Hiçbir şeyle alakası olmadığı halde hayatının elinden alınma ihtimali yüzünden korkuyla yaşama isteği arasında sıkışmışlığı anlatan Rreze, bunlardan birisi. 9 yaşında olan ve üstelik o gün doğum günü olduğunu öğrendiğimiz küçük bir kızın, savaşın ortasında tamamen her şeyden bağımsız, yaşamak istediğine şahit oluyoruz. Günlükten yola çıkılarak ortaya koyulan filmde, askerlere de yöneltilen bir bakış açısı bulunuyor. Rreze dünyanın her geçen gün daha güzel ve barış içinde olacağına dair umudun, günümüze gelindiğinde nasıl bittiğini anlatmanın derdinde olan bir film.  

Shok, iki dostun birbirine tutunarak savaştan en az etkilenme gayretlerini anlatıyor. Aralarındaki ilişki, birinin bisiklete sahip olmasıyla başka bir boyut kazanır. Shok da gerçeklerden alınan olayları barındırıyor. Çocuk hevesin, bulunduğu ortamdan bağımsız yaşadığını gördüğümüz filmde, silahların insanın isteklerini durduramadığına en acı şekilde şahit oluyoruz.  

Sınırlara sahip bölgelerin, silahıyla ve askeriyle hazır bulunmasının aslında bir çocuk için hiçbir anlam ifade etmediğini anlatan This Side, Other Side, şehirde yıkılan her binanın ve eksilen her organın, çocuğun elindeki pembe bir tebeşirle düzeltme umudunu ve güzelliğini taşıyor.

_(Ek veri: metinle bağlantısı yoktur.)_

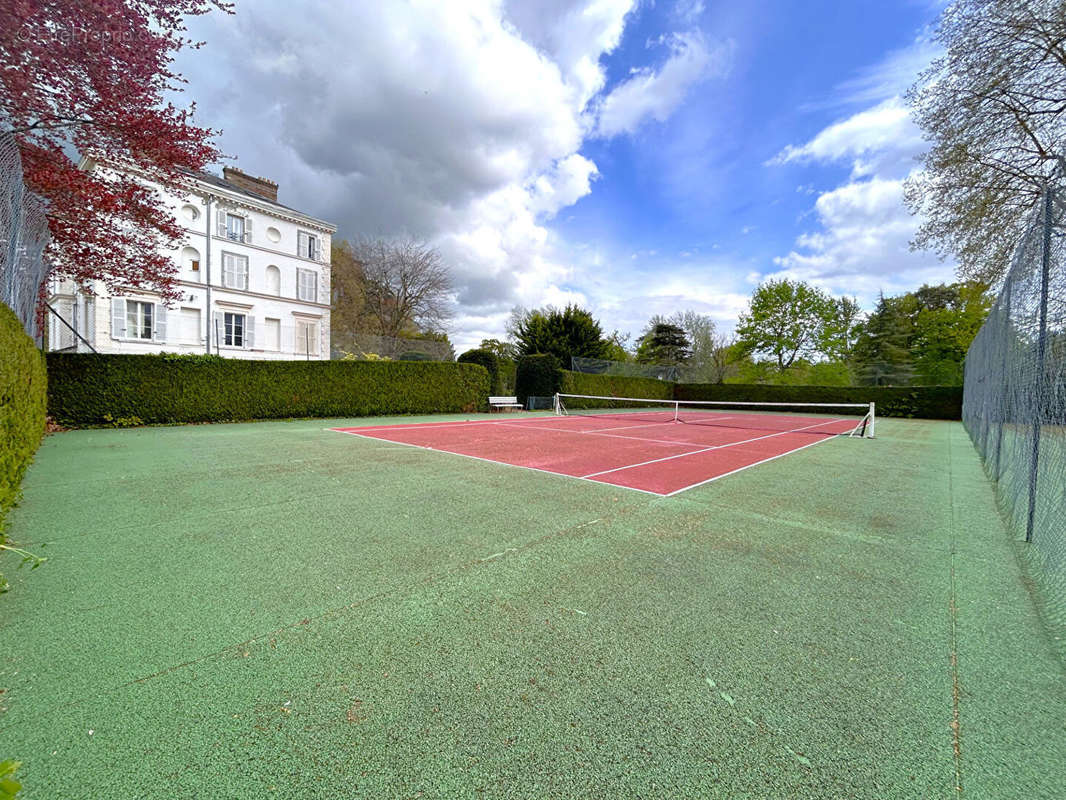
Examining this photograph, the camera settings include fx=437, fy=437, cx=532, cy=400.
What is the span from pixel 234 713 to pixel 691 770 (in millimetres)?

Anlatılan bilindik bir hikâye ama bunun çizimlerle olması özellikle, çocuk bakış açısını daha anlaşılır kılıyor. Kâğıt üzerinde silinen ve yok olan bir kolun pembe tebeşirle çizilerek yeniden yerine konması kadar her şeyin basit olabileceği umudunu gösteriyor. Fakat sonunda, dünya gerçeğinde bunun sadece bir tablodan öteye gidemeyecek kadar hayal olduğunu da anlamış oluyoruz.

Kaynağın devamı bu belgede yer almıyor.